The first step is to take a long, hard look at your event contracts. Specifically, you will want to focus on the cancelation provisions in your contracts, especially the “force majeure” provision (sometimes referred to as “impossibility” or “termination for cause”). “Force majeure” is a French term literally meaning “overpowering or irresistible force.” It is a common law principle and a contract term that can work to relieve the parties from performing their contractual obligations when certain unforeseen circumstances beyond their control arise. For hotel, convention center, and vendor contracts, the difference for nonprofits between being able to successfully apply such provisions — or not — is often the difference between avoiding or paying the significant cancelation penalties built into most such contracts, as well as the ability to recover previously paid deposits.

Typically speaking, hotels, convention centers, and meeting vendors strongly favor narrow force majeure provisions making it difficult to terminate without penalty. In contrast, event organizers such as nonprofits generally attempt to negotiate force majeure provisions that are as broad as possible, making such terminations more likely.

Force majeure provisions have two key parts and should be viewed as a two-part test. Both parts of the test need to be satisfied for the force majeure provision to apply. The first is whether there is a qualifying force majeure event. The second is what effect does that event have on the ability of the parties to perform their obligations under the agreement.

Regarding the first part of the test, for nonprofits, it is important not only to have as broad a listing of qualifying events (e.g., Acts of God, disasters, war, terrorism, disease, etc.), but most importantly, to include a catch-all phrase — such as “including but not limited to” or “or other similar cause beyond the control of the parties” — that allows for other unforeseen events beyond those expressly listed.

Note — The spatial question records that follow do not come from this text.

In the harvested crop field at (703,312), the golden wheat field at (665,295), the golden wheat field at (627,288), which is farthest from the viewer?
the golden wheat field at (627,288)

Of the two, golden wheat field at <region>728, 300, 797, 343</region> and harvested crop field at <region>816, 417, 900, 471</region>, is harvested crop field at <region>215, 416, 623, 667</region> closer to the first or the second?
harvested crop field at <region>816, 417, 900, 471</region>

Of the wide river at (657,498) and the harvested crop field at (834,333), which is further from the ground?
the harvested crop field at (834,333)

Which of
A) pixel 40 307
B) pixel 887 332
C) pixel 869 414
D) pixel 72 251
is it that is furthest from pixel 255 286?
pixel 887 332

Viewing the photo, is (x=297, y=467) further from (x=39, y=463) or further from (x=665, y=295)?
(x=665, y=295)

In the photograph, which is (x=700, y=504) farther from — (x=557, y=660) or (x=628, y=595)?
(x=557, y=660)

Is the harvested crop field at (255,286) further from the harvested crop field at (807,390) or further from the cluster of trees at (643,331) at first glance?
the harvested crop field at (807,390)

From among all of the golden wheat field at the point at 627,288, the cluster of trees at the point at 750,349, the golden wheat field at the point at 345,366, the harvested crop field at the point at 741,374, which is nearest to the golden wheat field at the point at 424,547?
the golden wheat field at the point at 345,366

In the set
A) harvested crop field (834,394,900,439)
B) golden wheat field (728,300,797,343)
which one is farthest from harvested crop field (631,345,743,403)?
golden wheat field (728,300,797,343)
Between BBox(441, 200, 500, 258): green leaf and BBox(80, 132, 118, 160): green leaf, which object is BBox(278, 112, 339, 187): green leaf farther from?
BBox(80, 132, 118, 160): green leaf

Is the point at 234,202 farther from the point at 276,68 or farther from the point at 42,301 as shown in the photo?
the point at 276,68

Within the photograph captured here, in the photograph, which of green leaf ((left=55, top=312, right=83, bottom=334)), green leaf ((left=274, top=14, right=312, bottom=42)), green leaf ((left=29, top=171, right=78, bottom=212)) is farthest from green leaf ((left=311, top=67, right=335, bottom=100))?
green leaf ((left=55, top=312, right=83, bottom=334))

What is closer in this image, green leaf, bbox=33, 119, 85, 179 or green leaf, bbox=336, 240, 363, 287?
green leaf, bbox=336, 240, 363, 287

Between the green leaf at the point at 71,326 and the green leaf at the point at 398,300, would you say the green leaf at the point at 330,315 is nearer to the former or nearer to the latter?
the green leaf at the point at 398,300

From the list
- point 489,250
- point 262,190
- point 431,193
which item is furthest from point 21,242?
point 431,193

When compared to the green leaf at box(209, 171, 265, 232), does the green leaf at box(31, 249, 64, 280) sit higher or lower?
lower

Regarding the second part of the test, event venues generally advocate for limiting the applicability of force majeure to those events that make it “illegal or impossible” for either party to perform its obligations. In contrast, nonprofits should seek to include additional effects of such force majeure events, particularly those that make it “inadvisable” or “commercially impractical” for the parties to perform their obligations. 

Nonprofits with the broader, more expansive language in their force majeure clauses have generally had a much easier time being able to cancel without penalty their upcoming meetings that are simply unable to happen in the midst of the current crisis. In contrast, those nonprofits with the much more restrictive “illegal or impossible” standard in their clauses — which is the majority, by far — have generally faced hotels and convention centers that will not accede to a cancelation without penalty unless, in their view, the meeting is unambiguously legally prohibited from happening by a federal, state or local government on and at that particular date and location. While this is certainly not universally the case across the board, as scores of nonprofit executives can attest, this is happening every day across the country, and has been a source of great frustration for many nonprofits. 

A force majeure analysis involves applying the precise verbiage of the provision to the facts that exist at the moment the cancelation notice is provided to the event venue, effectively locking in place those facts. For instance, in numerous recent cases, where a cancelation notice was provided on a day with no applicable governmental ban and then the next day a state or local ban is instituted that applies to the meeting at issue, most venues have taken the position that the ban is inapplicable and the nonprofit is liable for the full cancelation penalties.

Finally, if you are considering rescheduling a meeting for this summer or fall, be sure to consider the possibility that this pandemic might extend longer than some expect, and be sure to protect your nonprofit’s ability to cancel or further postpone that event, or at least not be liable for significant “attrition” penalties if attendance if far less than expected.